Adithyapuram Surya Temple is a Hindu temple located in Iravimangalam near Kaduthuruthy in Kottayam district in the Indian state of Kerala. It is noted mainly as the only 'Adithya' (Hindu solar deity) shrine in the state. The temple is situated just 200 m from the main highway leading to Vaikom. It is about 3 km from Kaduthuruthy, 17 km from Ettumanoor and 16 km from Vaikom.

== Legend ==
Legend has it that the idol of Surya Deva was consecrated during the Treta Yuga. But there is not much factual evidence behind the origin of the temple. Once a Nambudiri who belonged to the 'Kapikkadu Marangattu Mana' performed a deep meditation or 'Tapas' to please the Sun God 'Adithya'. Pleased by the devotion, Adithya appeared before him and instructed him to consecrate an idol in the place. From that time onwards, regular pujas and rituals were started. At present, descendants of that Nambudiri hold the tantric rights of the temple.

== Temple ==
The 'Sreekovil' or the sanctum sanctorum of the temple is circular. The idol faces west with a meditative posture.
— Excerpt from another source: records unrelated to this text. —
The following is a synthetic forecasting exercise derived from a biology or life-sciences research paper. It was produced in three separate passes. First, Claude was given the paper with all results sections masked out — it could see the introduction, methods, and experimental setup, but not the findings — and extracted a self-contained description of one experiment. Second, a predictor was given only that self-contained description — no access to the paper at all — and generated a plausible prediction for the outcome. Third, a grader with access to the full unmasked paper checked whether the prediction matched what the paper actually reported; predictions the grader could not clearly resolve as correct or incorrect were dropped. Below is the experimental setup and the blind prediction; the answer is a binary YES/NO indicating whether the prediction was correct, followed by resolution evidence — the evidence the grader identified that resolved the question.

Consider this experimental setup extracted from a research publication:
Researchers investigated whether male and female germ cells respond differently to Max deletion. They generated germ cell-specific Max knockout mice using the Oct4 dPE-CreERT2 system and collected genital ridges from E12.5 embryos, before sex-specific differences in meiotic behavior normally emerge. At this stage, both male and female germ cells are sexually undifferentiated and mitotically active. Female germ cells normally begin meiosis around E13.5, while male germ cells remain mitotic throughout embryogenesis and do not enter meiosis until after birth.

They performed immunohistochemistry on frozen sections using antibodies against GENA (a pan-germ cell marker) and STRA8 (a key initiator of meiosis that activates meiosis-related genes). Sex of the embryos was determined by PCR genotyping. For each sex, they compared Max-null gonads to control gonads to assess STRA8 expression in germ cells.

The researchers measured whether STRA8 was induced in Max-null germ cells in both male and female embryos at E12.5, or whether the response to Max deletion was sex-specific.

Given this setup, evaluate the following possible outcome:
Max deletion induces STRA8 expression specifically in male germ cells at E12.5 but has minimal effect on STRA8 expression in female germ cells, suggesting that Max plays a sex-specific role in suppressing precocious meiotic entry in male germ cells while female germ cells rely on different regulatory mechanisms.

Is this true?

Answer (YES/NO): NO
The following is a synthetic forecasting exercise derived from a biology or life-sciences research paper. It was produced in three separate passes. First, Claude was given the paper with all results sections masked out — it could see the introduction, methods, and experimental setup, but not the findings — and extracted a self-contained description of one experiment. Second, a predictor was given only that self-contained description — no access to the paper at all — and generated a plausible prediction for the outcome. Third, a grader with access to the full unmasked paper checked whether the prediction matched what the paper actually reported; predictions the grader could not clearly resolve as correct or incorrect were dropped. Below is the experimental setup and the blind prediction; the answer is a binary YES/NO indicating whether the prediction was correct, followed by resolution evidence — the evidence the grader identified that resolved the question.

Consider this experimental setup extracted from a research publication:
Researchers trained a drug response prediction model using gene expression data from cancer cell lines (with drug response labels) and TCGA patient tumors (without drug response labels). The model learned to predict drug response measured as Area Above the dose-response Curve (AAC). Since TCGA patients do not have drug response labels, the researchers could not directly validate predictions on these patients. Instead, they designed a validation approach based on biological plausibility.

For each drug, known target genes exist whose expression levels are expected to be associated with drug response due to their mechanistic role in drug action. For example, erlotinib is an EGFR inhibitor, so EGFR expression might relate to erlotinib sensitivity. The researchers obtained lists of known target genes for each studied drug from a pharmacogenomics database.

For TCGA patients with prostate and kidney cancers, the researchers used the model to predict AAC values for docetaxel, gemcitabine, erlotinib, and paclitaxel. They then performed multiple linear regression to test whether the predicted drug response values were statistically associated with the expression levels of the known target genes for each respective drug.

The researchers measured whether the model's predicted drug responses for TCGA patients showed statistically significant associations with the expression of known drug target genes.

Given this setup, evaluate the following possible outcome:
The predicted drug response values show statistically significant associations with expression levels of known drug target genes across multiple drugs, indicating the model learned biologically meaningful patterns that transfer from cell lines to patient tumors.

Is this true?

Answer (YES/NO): YES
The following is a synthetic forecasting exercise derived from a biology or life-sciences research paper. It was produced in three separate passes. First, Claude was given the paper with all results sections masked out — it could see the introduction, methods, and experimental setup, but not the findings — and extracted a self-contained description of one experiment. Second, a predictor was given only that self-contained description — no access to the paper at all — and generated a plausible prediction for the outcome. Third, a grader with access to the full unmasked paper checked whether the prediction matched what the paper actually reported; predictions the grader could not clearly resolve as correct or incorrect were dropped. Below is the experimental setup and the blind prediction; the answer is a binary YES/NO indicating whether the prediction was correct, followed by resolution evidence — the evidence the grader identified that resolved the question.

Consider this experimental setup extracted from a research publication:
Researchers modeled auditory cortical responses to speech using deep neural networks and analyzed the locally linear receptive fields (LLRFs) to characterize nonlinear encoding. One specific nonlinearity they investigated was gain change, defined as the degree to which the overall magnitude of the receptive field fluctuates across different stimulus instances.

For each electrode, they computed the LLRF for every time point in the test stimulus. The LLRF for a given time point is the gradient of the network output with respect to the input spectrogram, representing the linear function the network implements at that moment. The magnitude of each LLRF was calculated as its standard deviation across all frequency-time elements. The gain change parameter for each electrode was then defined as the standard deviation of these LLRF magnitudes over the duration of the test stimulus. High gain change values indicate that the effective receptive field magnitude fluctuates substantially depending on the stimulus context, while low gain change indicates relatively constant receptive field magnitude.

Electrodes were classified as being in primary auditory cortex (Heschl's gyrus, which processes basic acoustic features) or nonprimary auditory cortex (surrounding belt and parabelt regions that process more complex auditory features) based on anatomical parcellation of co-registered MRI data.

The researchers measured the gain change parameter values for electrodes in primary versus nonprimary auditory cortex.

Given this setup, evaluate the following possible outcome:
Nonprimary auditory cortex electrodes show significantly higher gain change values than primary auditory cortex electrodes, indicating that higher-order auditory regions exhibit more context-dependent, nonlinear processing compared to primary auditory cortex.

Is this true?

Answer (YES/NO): NO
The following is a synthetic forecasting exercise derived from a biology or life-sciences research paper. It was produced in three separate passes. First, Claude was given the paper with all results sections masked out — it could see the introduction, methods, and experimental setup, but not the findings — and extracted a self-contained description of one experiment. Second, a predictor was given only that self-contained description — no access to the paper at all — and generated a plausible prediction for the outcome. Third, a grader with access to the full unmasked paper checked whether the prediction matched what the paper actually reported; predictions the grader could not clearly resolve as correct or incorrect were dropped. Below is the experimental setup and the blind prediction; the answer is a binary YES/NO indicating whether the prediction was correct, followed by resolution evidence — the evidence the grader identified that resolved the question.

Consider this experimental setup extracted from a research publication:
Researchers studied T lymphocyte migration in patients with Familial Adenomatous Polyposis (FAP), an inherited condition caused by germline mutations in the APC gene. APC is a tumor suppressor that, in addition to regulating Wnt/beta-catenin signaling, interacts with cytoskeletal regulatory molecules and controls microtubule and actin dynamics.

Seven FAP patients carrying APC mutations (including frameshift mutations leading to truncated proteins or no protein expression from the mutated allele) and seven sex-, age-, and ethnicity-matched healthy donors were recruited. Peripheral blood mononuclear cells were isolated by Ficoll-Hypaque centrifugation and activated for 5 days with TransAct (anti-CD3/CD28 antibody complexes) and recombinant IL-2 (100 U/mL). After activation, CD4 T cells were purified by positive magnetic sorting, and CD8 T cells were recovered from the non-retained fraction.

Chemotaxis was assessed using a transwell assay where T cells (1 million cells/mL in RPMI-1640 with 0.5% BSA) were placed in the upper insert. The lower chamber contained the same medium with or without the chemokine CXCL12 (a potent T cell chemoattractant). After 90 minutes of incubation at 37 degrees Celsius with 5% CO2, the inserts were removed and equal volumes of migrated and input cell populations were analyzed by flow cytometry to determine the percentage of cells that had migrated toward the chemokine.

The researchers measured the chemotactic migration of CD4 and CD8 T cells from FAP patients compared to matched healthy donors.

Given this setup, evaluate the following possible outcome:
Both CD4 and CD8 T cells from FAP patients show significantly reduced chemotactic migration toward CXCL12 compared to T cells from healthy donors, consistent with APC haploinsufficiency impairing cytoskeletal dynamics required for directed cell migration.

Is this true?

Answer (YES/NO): YES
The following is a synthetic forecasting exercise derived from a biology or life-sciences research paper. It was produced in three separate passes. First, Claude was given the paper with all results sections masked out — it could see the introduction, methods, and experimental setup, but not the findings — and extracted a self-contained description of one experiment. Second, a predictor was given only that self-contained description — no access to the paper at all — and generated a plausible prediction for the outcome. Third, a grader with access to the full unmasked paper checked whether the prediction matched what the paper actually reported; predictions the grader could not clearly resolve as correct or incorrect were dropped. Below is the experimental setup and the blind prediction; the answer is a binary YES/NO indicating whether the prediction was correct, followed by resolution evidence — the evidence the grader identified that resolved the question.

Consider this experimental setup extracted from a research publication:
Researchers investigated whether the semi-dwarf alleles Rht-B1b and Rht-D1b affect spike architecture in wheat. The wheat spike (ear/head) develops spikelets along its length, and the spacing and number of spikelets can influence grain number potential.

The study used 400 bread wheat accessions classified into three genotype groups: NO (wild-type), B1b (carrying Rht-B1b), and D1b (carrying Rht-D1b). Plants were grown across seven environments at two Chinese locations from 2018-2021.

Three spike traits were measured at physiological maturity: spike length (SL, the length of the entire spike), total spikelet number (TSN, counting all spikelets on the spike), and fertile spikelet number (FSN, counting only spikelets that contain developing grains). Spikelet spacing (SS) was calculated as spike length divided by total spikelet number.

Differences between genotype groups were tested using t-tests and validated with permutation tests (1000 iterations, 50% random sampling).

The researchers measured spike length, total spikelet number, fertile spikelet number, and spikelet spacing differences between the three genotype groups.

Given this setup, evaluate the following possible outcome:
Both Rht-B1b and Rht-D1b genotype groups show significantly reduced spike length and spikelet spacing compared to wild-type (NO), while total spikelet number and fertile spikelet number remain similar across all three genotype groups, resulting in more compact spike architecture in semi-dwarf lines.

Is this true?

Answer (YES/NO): NO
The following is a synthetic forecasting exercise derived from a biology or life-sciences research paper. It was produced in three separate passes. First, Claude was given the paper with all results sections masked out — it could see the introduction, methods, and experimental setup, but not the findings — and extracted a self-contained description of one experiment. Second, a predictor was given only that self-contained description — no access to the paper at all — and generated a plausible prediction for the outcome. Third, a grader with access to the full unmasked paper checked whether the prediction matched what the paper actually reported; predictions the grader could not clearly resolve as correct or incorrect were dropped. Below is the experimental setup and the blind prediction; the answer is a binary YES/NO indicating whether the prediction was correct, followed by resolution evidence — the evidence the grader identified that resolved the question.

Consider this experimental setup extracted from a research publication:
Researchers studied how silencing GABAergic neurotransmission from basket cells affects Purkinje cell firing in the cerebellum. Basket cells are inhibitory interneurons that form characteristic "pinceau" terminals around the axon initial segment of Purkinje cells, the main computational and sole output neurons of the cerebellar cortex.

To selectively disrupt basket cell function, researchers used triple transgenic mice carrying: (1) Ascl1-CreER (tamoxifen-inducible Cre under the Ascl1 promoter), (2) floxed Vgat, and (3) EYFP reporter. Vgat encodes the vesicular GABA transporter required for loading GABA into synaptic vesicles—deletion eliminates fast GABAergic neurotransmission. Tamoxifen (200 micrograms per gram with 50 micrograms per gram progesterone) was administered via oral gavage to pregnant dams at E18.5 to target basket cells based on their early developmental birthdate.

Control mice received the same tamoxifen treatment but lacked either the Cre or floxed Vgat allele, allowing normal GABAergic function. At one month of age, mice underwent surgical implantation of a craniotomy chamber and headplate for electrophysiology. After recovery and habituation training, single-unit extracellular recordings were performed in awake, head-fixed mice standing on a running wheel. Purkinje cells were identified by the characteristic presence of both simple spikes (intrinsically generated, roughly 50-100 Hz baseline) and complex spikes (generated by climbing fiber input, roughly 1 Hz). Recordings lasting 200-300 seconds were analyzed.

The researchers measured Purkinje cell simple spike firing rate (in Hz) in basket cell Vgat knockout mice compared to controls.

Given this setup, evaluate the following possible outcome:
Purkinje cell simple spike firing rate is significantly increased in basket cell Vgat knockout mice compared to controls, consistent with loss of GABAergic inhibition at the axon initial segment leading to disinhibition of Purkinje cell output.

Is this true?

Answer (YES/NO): YES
It is made of a special kind of stone that has the capability to absorbe oil. 'Abhishekam' or the holy bathing of idol is performed in morning followed by the abhishekam of water. It is really a wonder that there will be no presence of oil after sprinkling water on the idol. The upper right hand holds the 'Chakra' (rotating disk) and the upper left hand holds the 'Shankha' (conch) and the lower right and left hands are in a 'tapo mudra' posture. An interesting fact is that there are no 'Navagraha' pratishtas here.

== Poojas ==
Adithyapooja (for curing eye and skin related diseases), Udayasthamana pooja, Enna (oil) Abhishekam, Bhagavathi pooja and Navagraha (9 planet deities) pooja are the most important poojas in the temple.

== Offerings ==
'Ada Nivedyam' and 'Raktha Chandana samarppanam' are the main offerings often done to cure diseases.

== Festivals ==
The last Sundays of Malayalam months 'Vrishchikam' (October and November) and 'Medam' (May and June) are considered to be the most propitious days.

== Rituals ==
Special rituals such as 'Abhishekam' and 'Rakthachandana Kaavadi' are performed on the festive occasions. There is also a custom that one member from the Marangattu Illam must participate in the Kaavadi.

== Deities ==
Apart from Surya Deva, Devi (facing east), Sastha and Yakshi are the sub deities.